**What is asked:** Reproduce the material verbatim, starting with the line that contains "Is the roof" and going on through the line that contains "What is the spacing". Give those lines and nothing else.
[Begin Material shown]
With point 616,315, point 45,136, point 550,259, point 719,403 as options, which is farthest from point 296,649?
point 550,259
[End Material shown]
[Begin Material shown]
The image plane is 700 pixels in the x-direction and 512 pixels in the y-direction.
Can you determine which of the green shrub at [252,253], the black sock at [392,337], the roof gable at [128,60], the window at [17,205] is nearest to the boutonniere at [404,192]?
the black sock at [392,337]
[End Material shown]
[Begin Material shown]
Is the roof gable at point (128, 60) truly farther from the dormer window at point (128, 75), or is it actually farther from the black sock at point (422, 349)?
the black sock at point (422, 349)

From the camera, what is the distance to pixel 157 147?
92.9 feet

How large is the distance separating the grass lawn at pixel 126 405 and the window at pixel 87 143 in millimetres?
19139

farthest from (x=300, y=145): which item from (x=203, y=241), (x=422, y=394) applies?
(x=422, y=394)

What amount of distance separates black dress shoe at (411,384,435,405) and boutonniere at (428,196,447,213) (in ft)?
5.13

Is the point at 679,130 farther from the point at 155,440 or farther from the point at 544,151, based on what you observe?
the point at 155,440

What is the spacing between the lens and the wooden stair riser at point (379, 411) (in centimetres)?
[End Material shown]
**Written solution:**
Is the roof gable at point (128, 60) truly farther from the dormer window at point (128, 75), or is it actually farther from the black sock at point (422, 349)?
the black sock at point (422, 349)

From the camera, what is the distance to pixel 157 147?
92.9 feet

How large is the distance separating the grass lawn at pixel 126 405 and the window at pixel 87 143 in millimetres?
19139

farthest from (x=300, y=145): which item from (x=203, y=241), (x=422, y=394) applies?
(x=422, y=394)

What amount of distance separates black dress shoe at (411,384,435,405) and boutonniere at (428,196,447,213) (in ft)?
5.13

Is the point at 679,130 farther from the point at 155,440 or farther from the point at 544,151, based on what you observe?
the point at 155,440

What is the spacing between the lens and the wooden stair riser at point (379, 411) (in centimetres)?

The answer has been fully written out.